For the records below, output every line from the one holding "New Zealand, site RKU_CCAMH021." through the final line, unaltered, and no other lines.

** Information given follows **

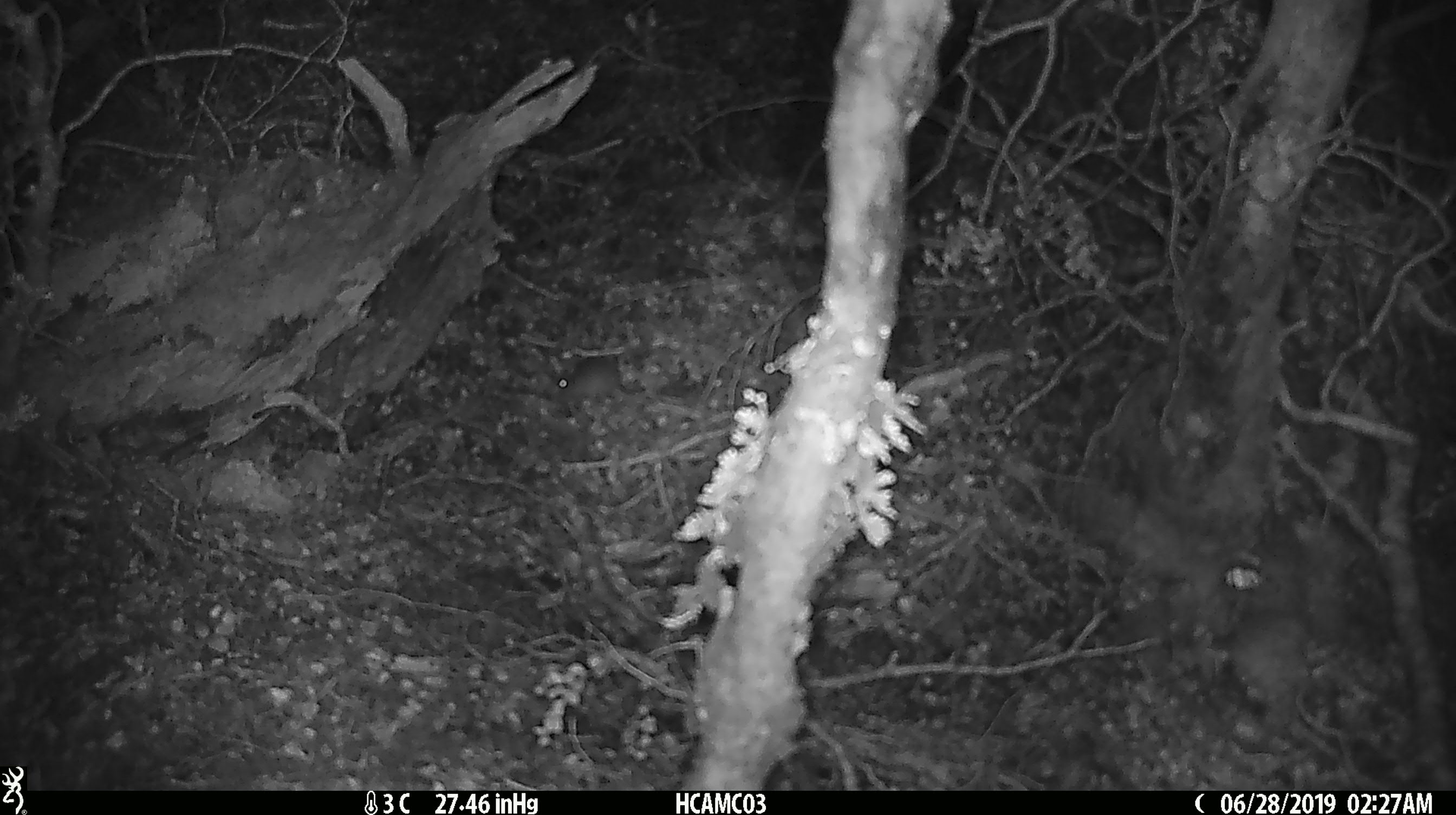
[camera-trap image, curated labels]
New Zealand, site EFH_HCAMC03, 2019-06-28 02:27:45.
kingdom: Animalia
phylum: Chordata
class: Mammalia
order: Rodentia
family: Muridae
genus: Mus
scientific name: Mus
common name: mouse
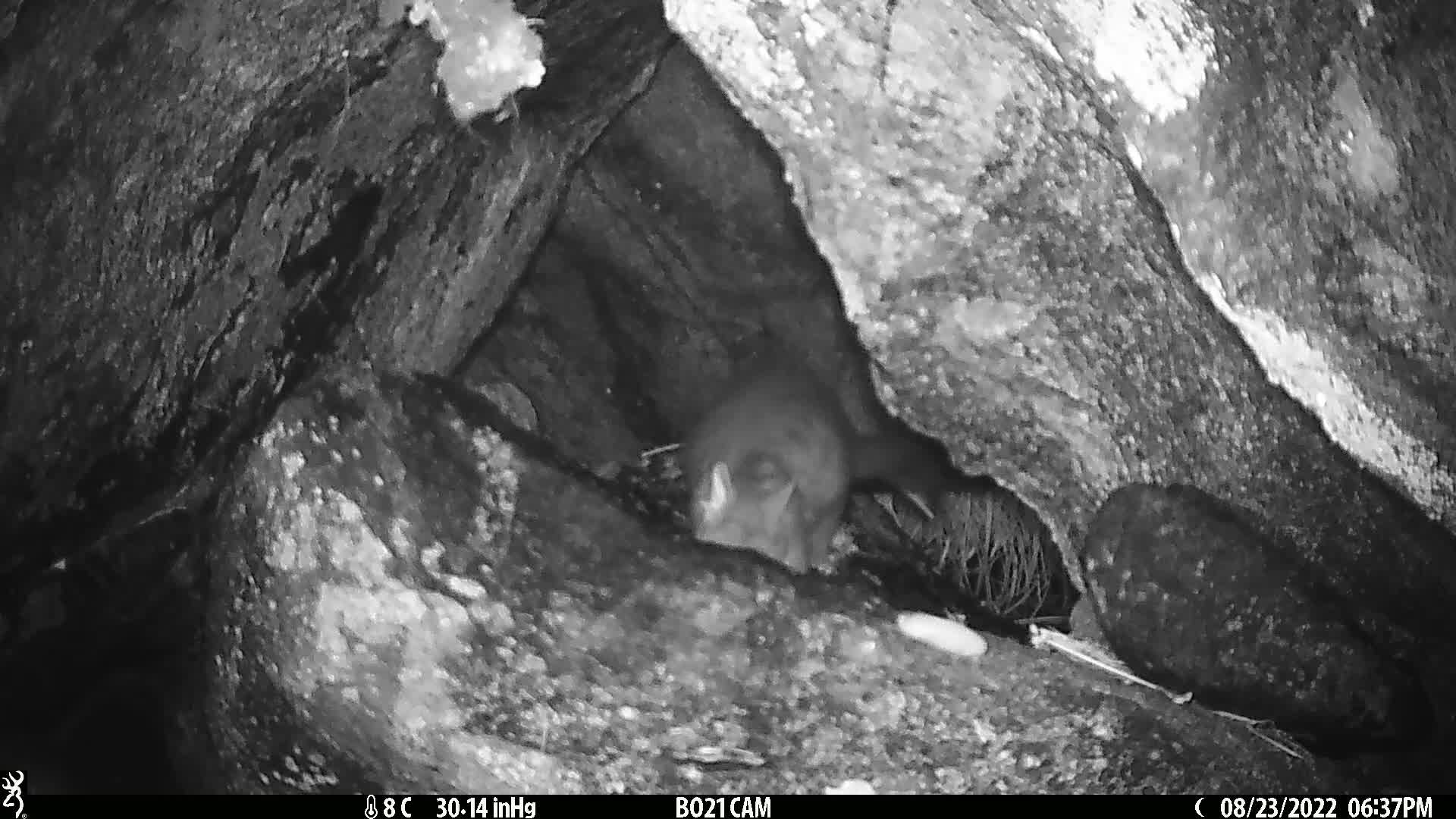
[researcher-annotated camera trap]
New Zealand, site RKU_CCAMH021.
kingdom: Animalia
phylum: Chordata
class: Mammalia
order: Diprotodontia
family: Phalangeridae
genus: Trichosurus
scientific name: Trichosurus vulpecula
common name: common brushtail possum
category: possum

** End of Information given **

> **Response area**
New Zealand, site RKU_CCAMH021.
kingdom: Animalia
phylum: Chordata
class: Mammalia
order: Diprotodontia
family: Phalangeridae
genus: Trichosurus
scientific name: Trichosurus vulpecula
common name: common brushtail possum
category: possum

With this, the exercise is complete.